For the optimal production scenario, we recommend at least three masters.
Maximum Number of Nodes in Cluster | Resource Requirements | AWS Equivalent |
---|---|---|
Up to 100 nodes (Kubernetes documentation) | 4 CPUs, 16G of RAM, 100G disk space | M4.xlarge |
Sizing the workers
Sizing any type of workers is a function of what you are going to run there and the sum of the limits of all those containers.
To run all the services shipped with Component Pack, we suggest at least three workers (each running one replica of each pod) with at least 8 cores and 32G of RAM (AWS equivalent would be m4.2xlarge type of instance). Remember that we are sizing for the scenario when everything is running using 100% capacity, not for the scenario to simply start the services without any load.

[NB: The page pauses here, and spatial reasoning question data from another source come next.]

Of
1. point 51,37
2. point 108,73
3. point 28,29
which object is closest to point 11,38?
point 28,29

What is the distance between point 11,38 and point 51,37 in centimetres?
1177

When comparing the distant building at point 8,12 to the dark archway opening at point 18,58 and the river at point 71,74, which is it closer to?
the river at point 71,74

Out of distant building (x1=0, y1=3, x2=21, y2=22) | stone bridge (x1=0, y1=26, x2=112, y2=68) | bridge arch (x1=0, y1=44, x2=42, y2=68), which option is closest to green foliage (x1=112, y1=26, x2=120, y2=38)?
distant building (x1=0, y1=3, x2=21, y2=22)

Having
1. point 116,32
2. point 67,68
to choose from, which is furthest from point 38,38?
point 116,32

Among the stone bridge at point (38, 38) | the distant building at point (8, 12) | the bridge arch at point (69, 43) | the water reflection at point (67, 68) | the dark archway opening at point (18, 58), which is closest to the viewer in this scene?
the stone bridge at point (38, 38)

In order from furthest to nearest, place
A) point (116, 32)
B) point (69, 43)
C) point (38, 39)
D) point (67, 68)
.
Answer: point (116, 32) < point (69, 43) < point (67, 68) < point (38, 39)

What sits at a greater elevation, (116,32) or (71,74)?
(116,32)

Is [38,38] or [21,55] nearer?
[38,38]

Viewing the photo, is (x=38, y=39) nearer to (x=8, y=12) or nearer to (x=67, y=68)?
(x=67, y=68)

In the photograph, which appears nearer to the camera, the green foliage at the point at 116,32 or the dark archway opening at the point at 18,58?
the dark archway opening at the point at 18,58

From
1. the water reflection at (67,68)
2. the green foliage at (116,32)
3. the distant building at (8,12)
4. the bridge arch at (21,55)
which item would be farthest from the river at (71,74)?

However, if you start noticing any performance issues with resource usage, try creating another three infrastructure workers, which will automatically take over the load for everything tagged to run on infrastructure workers.
Sizing the storage
Persistent volumes are a firm requirement for Component Pack, but even without it, nodes need disk space for caching the images and maintaining normal system operation.
For normal system operation, it is best for each master to have at least 100G of dedicated disk space, and for each worker at least 150G of dedicated disk space.
For persistent volume storage (used for ElasticSearch, Customizer, MongoDB, Solr, and Zookeeper), we suggest at least 200G of storage.